Mandisa Mbali,
"Women in South African AIDS Activism:
Towards a Feminist Economic and Political Agenda to Address the Epidemic"
(page 4 of 8)
2) Violence against women: A driver of new infections and a
barrier to women's leadership in AIDS activism
South Africa is a country with a very high rate of intimate partner
violence. Kristen Dunkle et al. have demonstrated that women with
violent or controlling partners are at a greater risk of H.I.V.
infection (2004). Women AIDS activists have also been vulnerable to
violent gender-based attacks for openly revealing their H.I.V. status;
therefore, it remains a serious barrier to women's exercise of vocal
public leadership in activism around the epidemic.
As has been well documented, in December 1998 a woman activist from
the National Association of People Living with H.I.V./AIDS (NAPWA) named
Gugu Dlamini was publicly murdered in KwaMashu, Durban, a month after
revealing her H.I.V. status on Radio Zulu. A bungled investigation
rendered a successful prosecution impossible; however, an inquest into
her murder, which was held only after vigorous advocacy by the AIDS Law
Project (ALP), revealed that the suspects were heard by neighbors to
accuse Dlamini of being a prostitute who had infected people with H.I.V.
shortly before her brutal murder.[1]
Dlamini's experience is far from isolated. For instance, Promise
Mthembu, who is now the global advocacy officer for the International
Community of Women Living with H.I.V. (ICW), has stated that she has
also experienced gender-based violence as a consequence of her activism.

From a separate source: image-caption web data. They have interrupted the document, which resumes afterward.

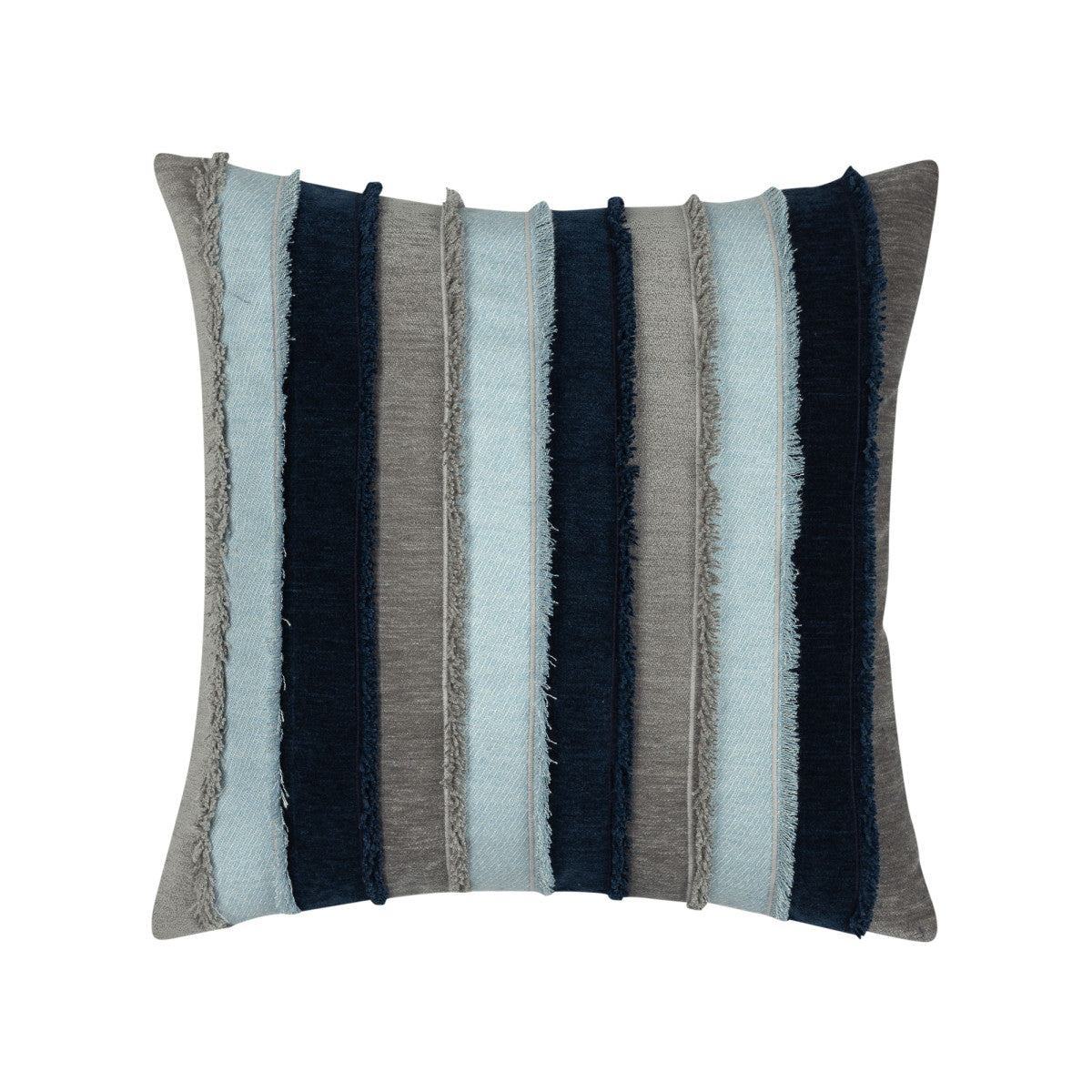Elaine Smith Vista Square Pillow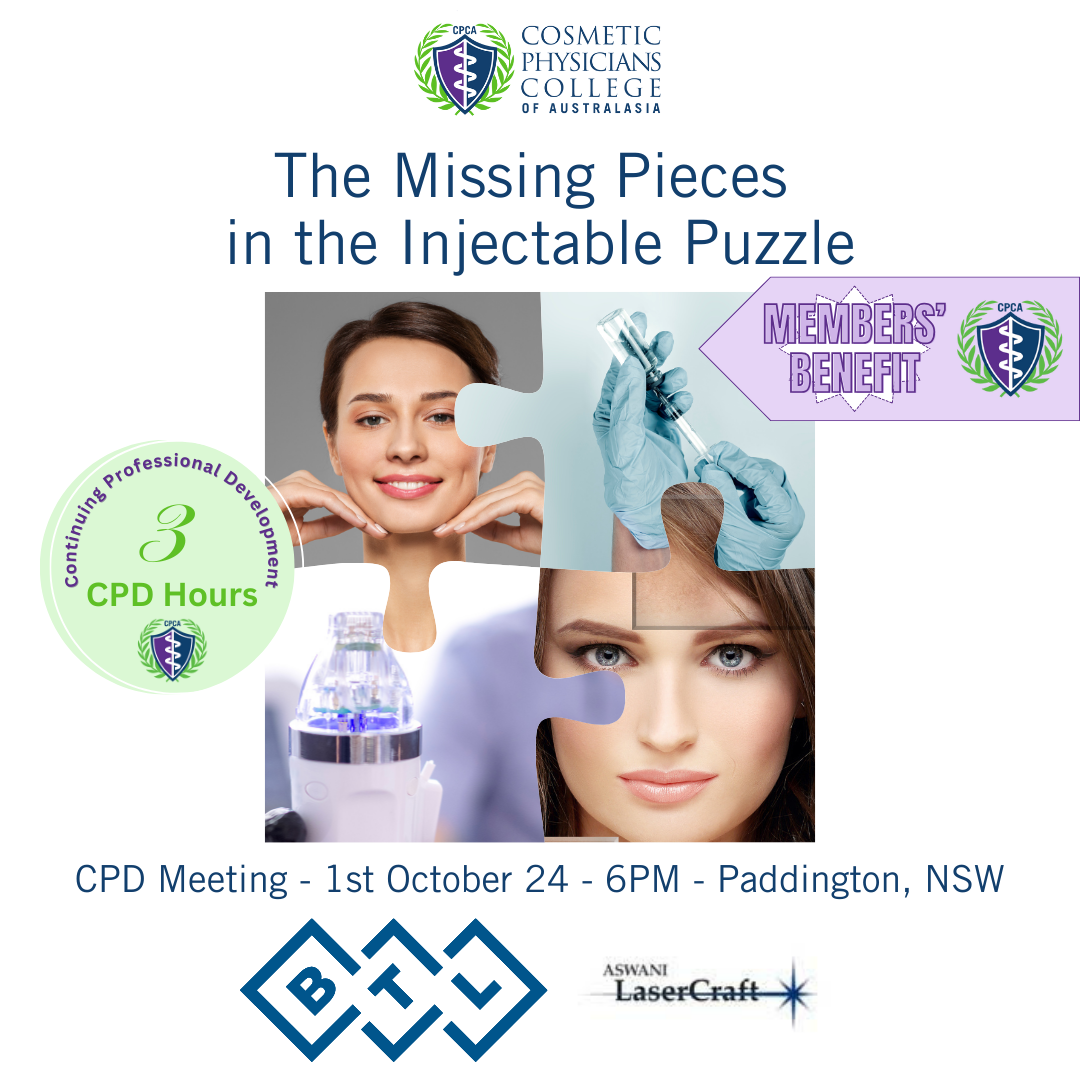 20241001 NSW CPD Meeting - CPCA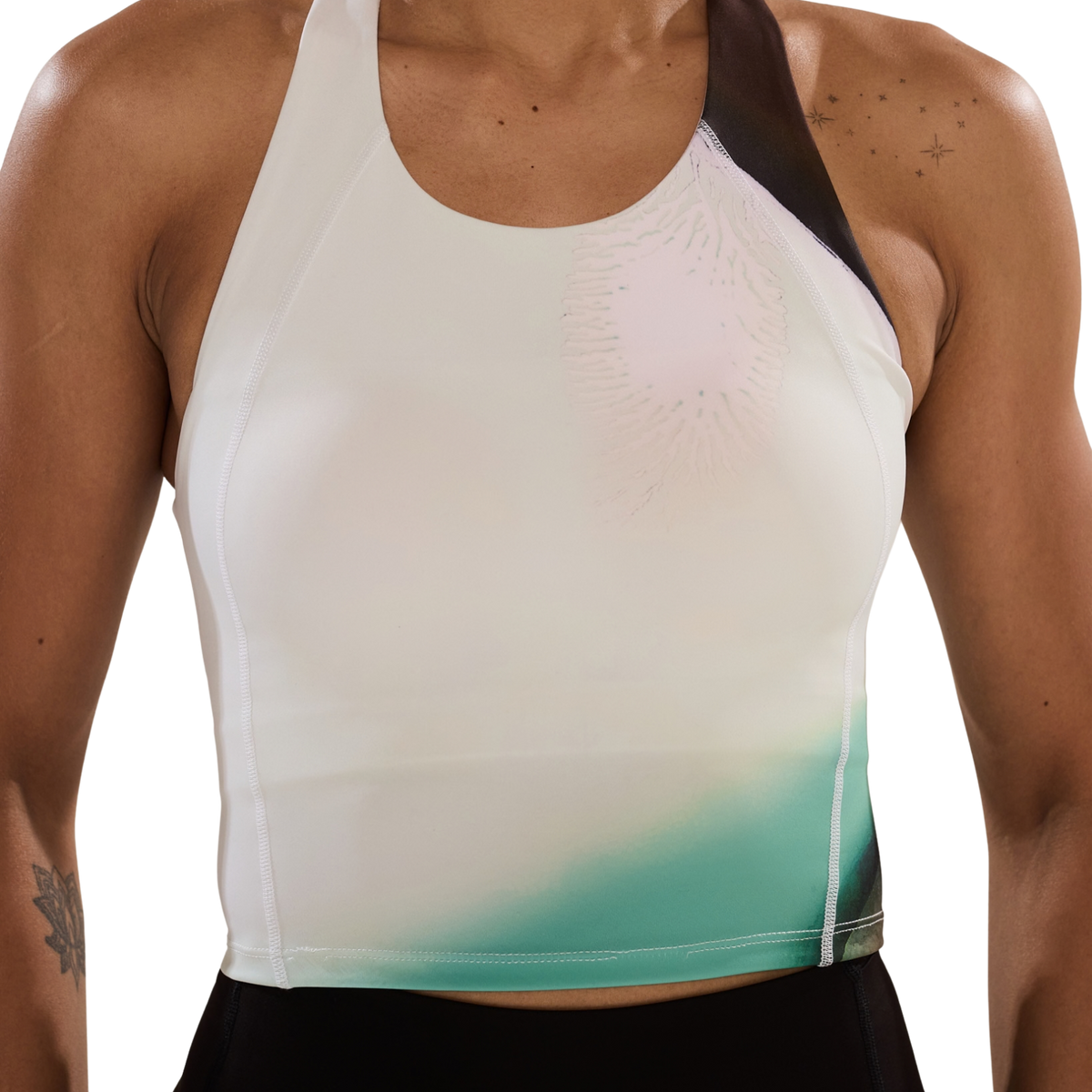 Unlock3-in-1RunBrainJRF26_3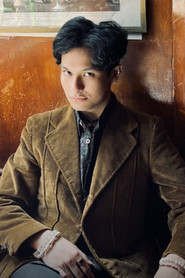 Photo of Veska Naratama as MEDIUM
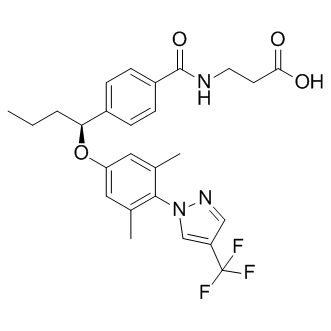 GCGR-IN-17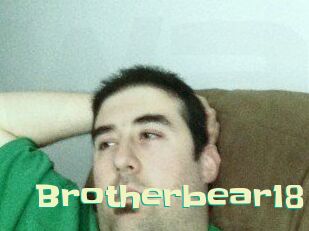 Brotherbear18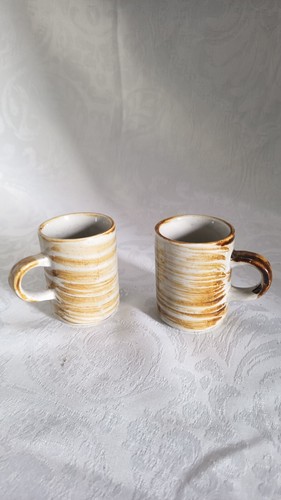 Lot tasse café en - de, à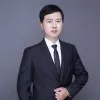 Wayte Lee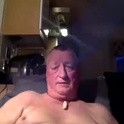sail_naked's Profile Picture
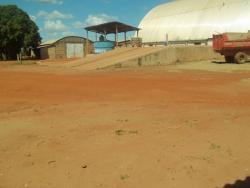 #75 - Fazenda para Venda em Cabeceira Grande - MG - 2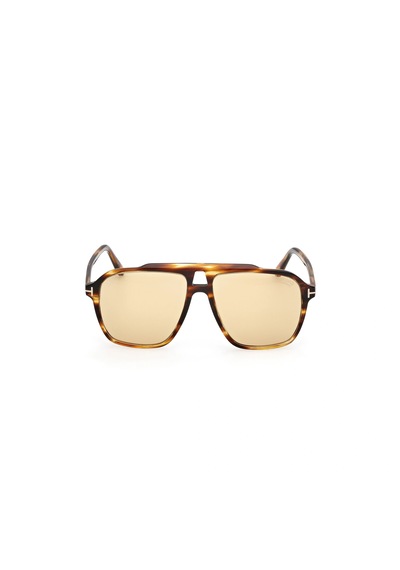 Tom Ford Tf 1209 56e Erkek Güneş Gözlüğü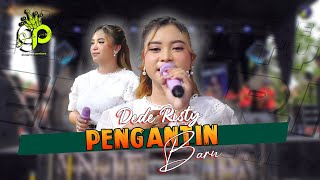 Download lagu TEMOAN (PENGANTEN BARU) VOC. DEDE RISTY | LIVE MUSIC GANJENE PANTURA mp3 Download lagu TEMOAN (PENGANTEN BARU) VOC. DEDE RISTY | LIVE MUSIC GANJENE PANTURA mp3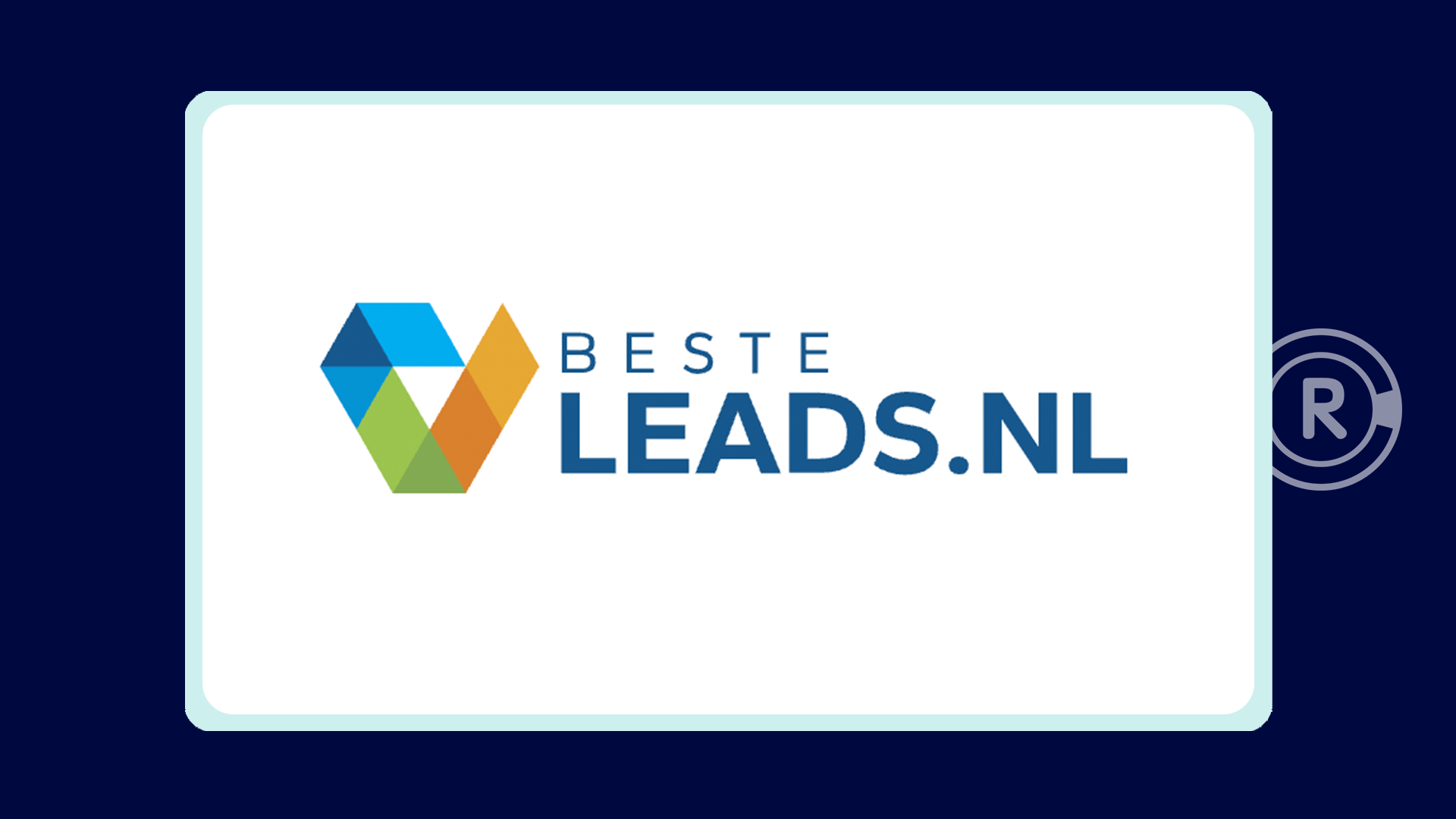 Reactie Beste Leads.nl Reactie Beste Leads.nl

Mthembu was diagnosed with H.I.V in 1995. Five months after her
diagnosis, she joined the National Association of People Living with
H.I.V. (NAPWA) and began to speak out about living with H.I.V. in public
meetings. Because of her H.I.V. status, her first child was stillborn,
and her partner blamed her for infecting him with H.I.V. (Mthembu,
undated). He began to beat her, and her speaking out about living with
H.I.V only compounded the abuse. Writing about her own story, Mthembu
said that her partner:
became more and more angry with me for attending AIDS
meetings and giving talks about my personal story. He was jealous of my
meeting other people who are H.I.V-positive, saying that I cared for and
supported other people at his expense. My life became an endless circle
of beatings and unprotected sex, especially if he was drunk. I could not
take it any longer and I left him, despite the cultural disgrace and
shame that it caused (Mthembu, undated).
The gravity of the issue was also demonstrated when TAC activist
Lorna Mlofana was murdered after revealing her H.I.V. status to her
perpetrators following a multiple-assailant sexual assault in
Khayalitsha Township, Cape Town, in 2003. The successful prosecution of
the perpetrators of the murder only came about after vigorous organizing
by the TAC in the community.
As Walsh points out, civil society has often been conceptualized in
the theoretical literature as separate from the "private sphere" of the
family. However, family obligations and gendered problems in the home,
such as intimate-partner violence, can act as a barrier to women's
public political participation (2009). In addition to outright violence,
Walsh points out that the "private sphere" impacts women activists'
performances of their "public" roles through their experiences of the
following problems: sexual harassment within their organizations, the
"double shift" of unpaid housework at home and paid work for civil
society organizations, and inconvenient meeting times after hours when
public transport is less safe for women (2009). This is in addition to the
fact that organizational sexism means that women have more limited
experience and skills to make them eligible for promotion, and there is
frequently a lack of institutional support for them in the rare
instances when they do ascend to leadership positions (Walsh 2009).
Ironically, given that AIDS activism is at least in part aimed at
ending new infections, sexual harassment has occurred in AIDS activist
organizations in South Africa. In 2005, one woman told us that in her
organization, "To get a hired position, you must sleep with the male
supervisor . . .. If you break the relationship, you will be harassed until
[you have] to resign, leave the job and go back home to die" (interview,
April 26, 2005). Such relationships are clearly coercive and unethical
in a context where women are more likely to experience difficulties in
finding an alternative livelihood, and where the power imbalances
inherent in such sexual relationships could make it harder to negotiate
consistent and correct condom usage.